---------- DATA PROVIDED ----------

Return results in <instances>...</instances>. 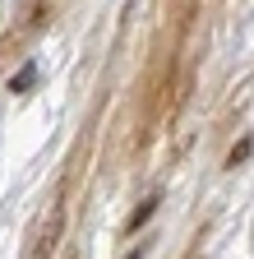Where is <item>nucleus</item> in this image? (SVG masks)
Masks as SVG:
<instances>
[{"label": "nucleus", "instance_id": "nucleus-3", "mask_svg": "<svg viewBox=\"0 0 254 259\" xmlns=\"http://www.w3.org/2000/svg\"><path fill=\"white\" fill-rule=\"evenodd\" d=\"M153 208H157V194H143V199H139V208H134V218L125 222V236H134L139 227H143V222L153 218Z\"/></svg>", "mask_w": 254, "mask_h": 259}, {"label": "nucleus", "instance_id": "nucleus-4", "mask_svg": "<svg viewBox=\"0 0 254 259\" xmlns=\"http://www.w3.org/2000/svg\"><path fill=\"white\" fill-rule=\"evenodd\" d=\"M70 259H74V254H70Z\"/></svg>", "mask_w": 254, "mask_h": 259}, {"label": "nucleus", "instance_id": "nucleus-2", "mask_svg": "<svg viewBox=\"0 0 254 259\" xmlns=\"http://www.w3.org/2000/svg\"><path fill=\"white\" fill-rule=\"evenodd\" d=\"M65 10H70V0H19L10 23H5V32H0V60L23 56Z\"/></svg>", "mask_w": 254, "mask_h": 259}, {"label": "nucleus", "instance_id": "nucleus-1", "mask_svg": "<svg viewBox=\"0 0 254 259\" xmlns=\"http://www.w3.org/2000/svg\"><path fill=\"white\" fill-rule=\"evenodd\" d=\"M70 194H74V167L56 181L46 204L37 208L28 241H23V259H56V250L65 245V232H70Z\"/></svg>", "mask_w": 254, "mask_h": 259}]
</instances>
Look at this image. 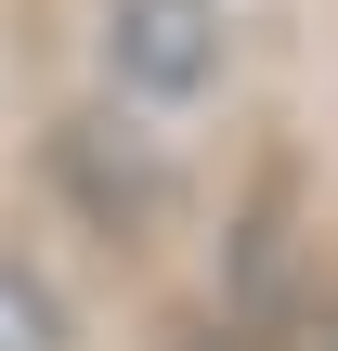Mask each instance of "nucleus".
<instances>
[{
	"mask_svg": "<svg viewBox=\"0 0 338 351\" xmlns=\"http://www.w3.org/2000/svg\"><path fill=\"white\" fill-rule=\"evenodd\" d=\"M104 91L143 117H195L221 91V0H104Z\"/></svg>",
	"mask_w": 338,
	"mask_h": 351,
	"instance_id": "f257e3e1",
	"label": "nucleus"
}]
</instances>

----------

- TASK INSTRUCTIONS: Please locate every line in the records above that contains the string "viewBox", matching case exactly, and copy each of those lines in full.

- RESULT OF THIS EXERCISE:
[{"label": "nucleus", "instance_id": "nucleus-3", "mask_svg": "<svg viewBox=\"0 0 254 259\" xmlns=\"http://www.w3.org/2000/svg\"><path fill=\"white\" fill-rule=\"evenodd\" d=\"M153 208H157V194H143V199H139V208H134V218L125 222V236H134L139 227H143V222L153 218Z\"/></svg>", "mask_w": 254, "mask_h": 259}, {"label": "nucleus", "instance_id": "nucleus-4", "mask_svg": "<svg viewBox=\"0 0 254 259\" xmlns=\"http://www.w3.org/2000/svg\"><path fill=\"white\" fill-rule=\"evenodd\" d=\"M70 259H74V254H70Z\"/></svg>", "mask_w": 254, "mask_h": 259}, {"label": "nucleus", "instance_id": "nucleus-2", "mask_svg": "<svg viewBox=\"0 0 254 259\" xmlns=\"http://www.w3.org/2000/svg\"><path fill=\"white\" fill-rule=\"evenodd\" d=\"M65 10H70V0H19L10 23H5V32H0V60L23 56Z\"/></svg>", "mask_w": 254, "mask_h": 259}, {"label": "nucleus", "instance_id": "nucleus-1", "mask_svg": "<svg viewBox=\"0 0 254 259\" xmlns=\"http://www.w3.org/2000/svg\"><path fill=\"white\" fill-rule=\"evenodd\" d=\"M70 194H74V167L56 181L46 204L37 208L28 241H23V259H56V250L65 245V232H70Z\"/></svg>", "mask_w": 254, "mask_h": 259}]
	"mask_svg": "<svg viewBox=\"0 0 338 351\" xmlns=\"http://www.w3.org/2000/svg\"><path fill=\"white\" fill-rule=\"evenodd\" d=\"M104 91L143 117H195L221 91V0H104Z\"/></svg>",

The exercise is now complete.